### [DAFTAR TUGAS]
**A.** Siapa yang, menurut teks tentang OBE, pernah berujar bahwa perubahan sejati selalu dimulai dari dalam diri sendiri?
**B.** Salin kata demi kata bagian teks tentang OBE, dimulai dari "OBE sebenarnya sederhana: memastikan" dan terus sampai "budaya mutu kampus.".
**C.** Teruskan teks tentang OBE dari titik akhirnya, dimulai tepat setelah kalimat terakhir yang tercantum.

### [KUTIPAN TEKS]
------------
بِسْمِ اللَّهِ الرَّحْمَنِ الرَّحِيم
Oleh: Bagus Suminar
Wakil Ketua ICMI Jatim, Dosen dan Tim Soft Skills mutupendidikan.com
“Menjalankan OBE bukan sekadar urusan dokumen, tapi soal kebiasaan. Saat dosen dan mahasiswa menanam 7 Habits, mutu kampus tumbuh dari dalam.”
Bagaimana mungkin Outcome-Based Education (OBE) bisa benar-benar hidup kalau dosennya sendiri belum menanam kebiasaan efektif? Penulis buku bestseller Stephen Covey pernah berujar, perubahan sejati selalu dimulai dari internal, dari dalam diri sendiri. Kita boleh klaim punya dokumen yang lengkap, sistem penilaian rapi, bahkan akreditasi yang unggul. Tapi tanpa kebiasaan berpikir proaktif, tanpa kesadaran tujuan, tanpa disiplin untuk update ilmu, memperbarui diri, semua itu hanya menjadi rutinitas administratif, sekedar prosedural semu.
OBE sebenarnya sederhana: memastikan mahasiswa benar-benar mencapai kemampuan yang dibutuhkan dunia nyata. Namun di lapangan, masih banyak kampus sibuk dengan form dan pelaporan, bukan perubahan habits dan cara berpikir. Padahal, OBE tidak berhenti pada penguasaan kompetensi teknis semata, tetapi juga menumbuhkan karakter pembelajar. Outcome sejati bukan hanya tentang apa yang mahasiswa tahu atau bisa lakukan, tetapi tentang “mengenal diri”, siapa mereka setelah melewati proses belajar. Di sinilah tujuh kebiasaan efektif dari Covey menjadi inspirasi yang mampu menghidupkan OBE—bukan hanya di atas kertas, tapi di ruang kelas dan dalam budaya mutu kampus.
------------
### [ENTRI YANG DITAMPILKAN]
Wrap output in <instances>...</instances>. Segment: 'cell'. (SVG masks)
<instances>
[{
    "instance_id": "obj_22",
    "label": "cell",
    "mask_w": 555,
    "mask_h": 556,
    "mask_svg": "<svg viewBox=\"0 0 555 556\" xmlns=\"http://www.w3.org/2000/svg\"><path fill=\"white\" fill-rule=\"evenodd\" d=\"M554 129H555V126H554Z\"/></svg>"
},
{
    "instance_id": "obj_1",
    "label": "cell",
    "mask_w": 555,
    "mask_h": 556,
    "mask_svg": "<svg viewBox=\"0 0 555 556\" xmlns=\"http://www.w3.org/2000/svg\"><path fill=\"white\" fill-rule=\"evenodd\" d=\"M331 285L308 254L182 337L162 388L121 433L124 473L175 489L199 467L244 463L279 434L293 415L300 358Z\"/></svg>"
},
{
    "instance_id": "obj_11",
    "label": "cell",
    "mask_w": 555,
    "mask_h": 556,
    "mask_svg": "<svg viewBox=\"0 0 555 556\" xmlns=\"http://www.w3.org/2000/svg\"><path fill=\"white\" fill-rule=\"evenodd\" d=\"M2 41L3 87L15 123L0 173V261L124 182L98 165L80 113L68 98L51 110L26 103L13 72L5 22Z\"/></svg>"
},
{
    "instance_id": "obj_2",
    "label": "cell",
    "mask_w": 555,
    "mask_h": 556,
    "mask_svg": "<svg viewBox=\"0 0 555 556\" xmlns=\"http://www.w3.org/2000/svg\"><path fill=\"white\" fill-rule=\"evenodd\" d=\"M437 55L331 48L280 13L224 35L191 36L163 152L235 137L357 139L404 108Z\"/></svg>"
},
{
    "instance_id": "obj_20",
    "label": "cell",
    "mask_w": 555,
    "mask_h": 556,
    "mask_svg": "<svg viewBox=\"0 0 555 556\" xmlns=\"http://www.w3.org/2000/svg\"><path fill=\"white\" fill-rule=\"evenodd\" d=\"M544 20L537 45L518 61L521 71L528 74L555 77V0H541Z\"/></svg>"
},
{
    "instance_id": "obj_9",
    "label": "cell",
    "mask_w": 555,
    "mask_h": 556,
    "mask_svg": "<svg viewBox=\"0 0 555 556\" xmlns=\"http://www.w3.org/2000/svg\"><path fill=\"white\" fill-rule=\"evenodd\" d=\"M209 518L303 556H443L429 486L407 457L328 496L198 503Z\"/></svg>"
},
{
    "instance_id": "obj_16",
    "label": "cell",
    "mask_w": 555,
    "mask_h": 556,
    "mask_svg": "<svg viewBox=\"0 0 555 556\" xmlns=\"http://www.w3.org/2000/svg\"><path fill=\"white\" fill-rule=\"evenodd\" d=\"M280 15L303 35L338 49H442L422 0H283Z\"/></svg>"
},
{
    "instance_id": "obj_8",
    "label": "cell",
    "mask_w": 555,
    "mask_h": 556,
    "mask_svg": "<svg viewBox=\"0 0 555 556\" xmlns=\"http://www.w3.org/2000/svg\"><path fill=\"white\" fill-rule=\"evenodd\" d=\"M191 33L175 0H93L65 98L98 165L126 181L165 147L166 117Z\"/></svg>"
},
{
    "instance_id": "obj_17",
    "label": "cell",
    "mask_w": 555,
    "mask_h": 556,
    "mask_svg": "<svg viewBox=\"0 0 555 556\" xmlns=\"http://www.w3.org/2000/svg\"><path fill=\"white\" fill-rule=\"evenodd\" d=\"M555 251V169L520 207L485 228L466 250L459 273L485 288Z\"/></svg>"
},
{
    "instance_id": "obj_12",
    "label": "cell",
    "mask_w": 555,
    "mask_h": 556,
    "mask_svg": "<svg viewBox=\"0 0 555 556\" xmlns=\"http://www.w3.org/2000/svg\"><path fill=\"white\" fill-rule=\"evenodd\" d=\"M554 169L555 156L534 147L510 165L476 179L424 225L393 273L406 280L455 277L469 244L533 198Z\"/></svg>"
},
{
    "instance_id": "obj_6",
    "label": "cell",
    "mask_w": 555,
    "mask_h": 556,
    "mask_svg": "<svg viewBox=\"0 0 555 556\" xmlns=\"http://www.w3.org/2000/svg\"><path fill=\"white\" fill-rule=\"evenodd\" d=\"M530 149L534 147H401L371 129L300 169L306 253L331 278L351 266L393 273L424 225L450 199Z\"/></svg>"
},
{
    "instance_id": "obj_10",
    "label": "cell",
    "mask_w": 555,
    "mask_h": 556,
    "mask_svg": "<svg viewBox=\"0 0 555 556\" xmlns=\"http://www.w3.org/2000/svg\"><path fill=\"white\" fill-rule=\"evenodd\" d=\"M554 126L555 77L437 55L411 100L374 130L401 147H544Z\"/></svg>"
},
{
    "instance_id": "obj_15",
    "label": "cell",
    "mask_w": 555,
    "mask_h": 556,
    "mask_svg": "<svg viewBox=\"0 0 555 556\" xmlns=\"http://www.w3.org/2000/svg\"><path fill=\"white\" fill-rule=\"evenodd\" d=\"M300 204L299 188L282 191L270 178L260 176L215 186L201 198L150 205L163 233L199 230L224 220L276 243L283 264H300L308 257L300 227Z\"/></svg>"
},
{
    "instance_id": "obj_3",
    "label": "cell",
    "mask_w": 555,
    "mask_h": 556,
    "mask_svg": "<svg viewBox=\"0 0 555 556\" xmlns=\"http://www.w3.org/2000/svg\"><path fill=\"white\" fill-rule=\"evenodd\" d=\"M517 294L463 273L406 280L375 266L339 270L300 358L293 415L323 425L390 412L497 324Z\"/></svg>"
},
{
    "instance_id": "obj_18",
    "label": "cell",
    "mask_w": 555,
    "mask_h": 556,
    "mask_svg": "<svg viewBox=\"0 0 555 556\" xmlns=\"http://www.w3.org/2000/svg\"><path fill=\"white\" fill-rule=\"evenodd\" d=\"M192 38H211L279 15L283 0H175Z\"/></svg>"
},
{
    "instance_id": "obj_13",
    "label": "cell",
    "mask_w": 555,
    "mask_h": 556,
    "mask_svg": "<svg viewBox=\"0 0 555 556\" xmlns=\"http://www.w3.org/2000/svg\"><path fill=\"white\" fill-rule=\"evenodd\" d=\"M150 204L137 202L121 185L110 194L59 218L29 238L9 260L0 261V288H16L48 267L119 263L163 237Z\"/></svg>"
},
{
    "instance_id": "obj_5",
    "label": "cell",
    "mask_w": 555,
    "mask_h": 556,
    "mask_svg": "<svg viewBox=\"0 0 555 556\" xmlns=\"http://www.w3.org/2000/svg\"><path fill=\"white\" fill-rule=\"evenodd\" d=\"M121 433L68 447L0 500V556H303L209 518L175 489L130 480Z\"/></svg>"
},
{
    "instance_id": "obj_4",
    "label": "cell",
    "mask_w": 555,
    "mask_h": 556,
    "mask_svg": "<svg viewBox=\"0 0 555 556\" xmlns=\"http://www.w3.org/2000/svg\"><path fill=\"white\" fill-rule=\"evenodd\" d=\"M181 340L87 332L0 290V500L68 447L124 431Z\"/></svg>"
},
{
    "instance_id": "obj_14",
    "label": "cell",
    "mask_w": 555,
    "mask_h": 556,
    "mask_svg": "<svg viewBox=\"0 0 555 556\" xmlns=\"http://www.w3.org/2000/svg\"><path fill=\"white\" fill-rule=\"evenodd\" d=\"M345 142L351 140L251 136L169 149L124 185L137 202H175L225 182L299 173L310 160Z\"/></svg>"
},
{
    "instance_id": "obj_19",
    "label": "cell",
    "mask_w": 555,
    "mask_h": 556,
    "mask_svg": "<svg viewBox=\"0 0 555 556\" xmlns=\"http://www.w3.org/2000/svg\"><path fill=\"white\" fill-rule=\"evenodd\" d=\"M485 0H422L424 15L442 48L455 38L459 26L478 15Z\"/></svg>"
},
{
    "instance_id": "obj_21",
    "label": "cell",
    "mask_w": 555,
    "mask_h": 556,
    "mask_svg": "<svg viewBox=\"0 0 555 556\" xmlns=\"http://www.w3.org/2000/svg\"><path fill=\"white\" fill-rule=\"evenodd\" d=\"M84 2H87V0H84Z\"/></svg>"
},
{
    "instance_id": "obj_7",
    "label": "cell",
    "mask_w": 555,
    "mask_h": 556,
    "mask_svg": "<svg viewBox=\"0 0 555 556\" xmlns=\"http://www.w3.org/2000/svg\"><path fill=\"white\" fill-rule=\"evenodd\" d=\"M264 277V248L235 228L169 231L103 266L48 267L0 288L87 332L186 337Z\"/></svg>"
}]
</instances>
------------
### [HASIL TUGAS]
**A.** Stephen Covey, penulis buku bestseller.

**B.**
OBE sebenarnya sederhana: memastikan mahasiswa benar-benar mencapai kemampuan yang dibutuhkan dunia nyata. Namun di lapangan, masih banyak kampus sibuk dengan form dan pelaporan, bukan perubahan habits dan cara berpikir. Padahal, OBE tidak berhenti pada penguasaan kompetensi teknis semata, tetapi juga menumbuhkan karakter pembelajar. Outcome sejati bukan hanya tentang apa yang mahasiswa tahu atau bisa lakukan, tetapi tentang “mengenal diri”, siapa mereka setelah melewati proses belajar. Di sinilah tujuh kebiasaan efektif dari Covey menjadi inspirasi yang mampu menghidupkan OBE—bukan hanya di atas kertas, tapi di ruang kelas dan dalam budaya mutu kampus.

**C.**
Kebiasaan pertama yang disampaikan Covey, Be Proactive. Ini bukan sekadar ajakan untuk rajin, tapi kesadaran bahwa pimpinan, dosen dan mahasiswa adalah agen perubahan (change agent), sebagai subyek, bukan objek, bukan korban sistem. Dosen yang proaktif tidak menunggu arahan (pasif) atau template baru. Ia aktif memperbaiki metode ajar, berkreasi mencoba asesmen baru, dan memfasilitasi mahasiswa agar tumbuh mandiri. Dalam konteks OBE, proaktivitas adalah jiwa continuous improvement — semangat yang juga menjadi inti SPMI (sistim penjaminan mutu internal).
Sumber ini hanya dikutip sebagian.